Reproduce the caption lines of the listing with every instance of "Foto" changed to "Photo" and all other text left unchanged. Omit the pictures from your answer.

─── Extracted data

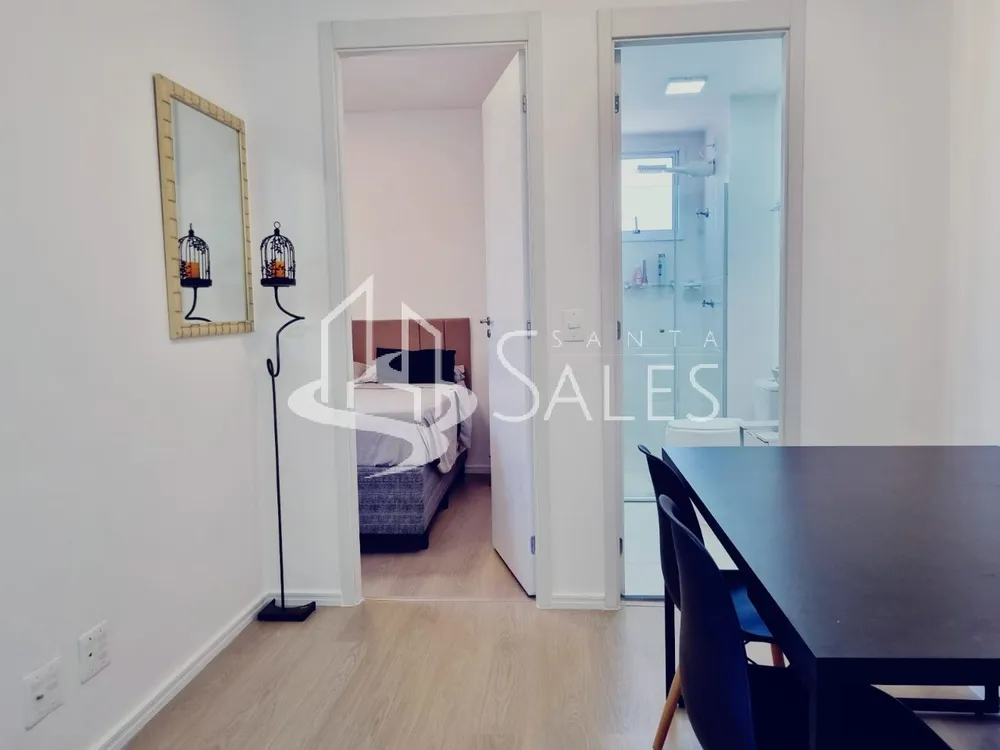 Kitnet-Studio, 30 m² - Foto 4
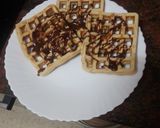 Foto del paso 6 de la receta: Gofres con chocolate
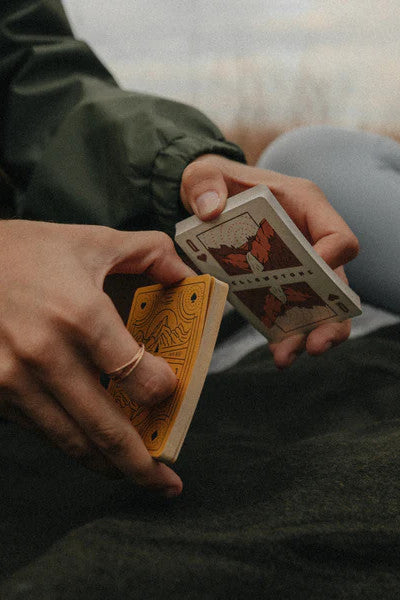 National Parks Playing Cards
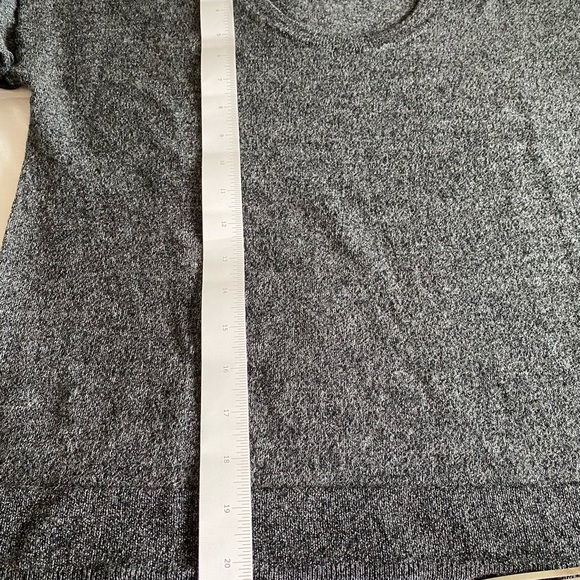 Madewell Long Sleeve Merino Wool Pullover - Picture 6 of 10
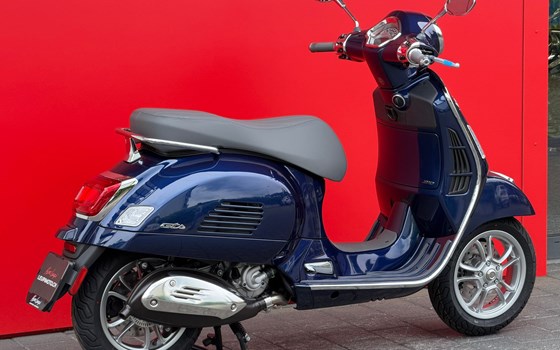 Neufahrzeug Vespa GTS 125 - Bild 13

──────

Solution to this task ::
 Kitnet-Studio, 30 m² - Photo 4
 Photo del paso 6 de la receta: Gofres con chocolate
 National Parks Playing Cards
 Madewell Long Sleeve Merino Wool Pullover - Picture 6 of 10
 Neufahrzeug Vespa GTS 125 - Bild 13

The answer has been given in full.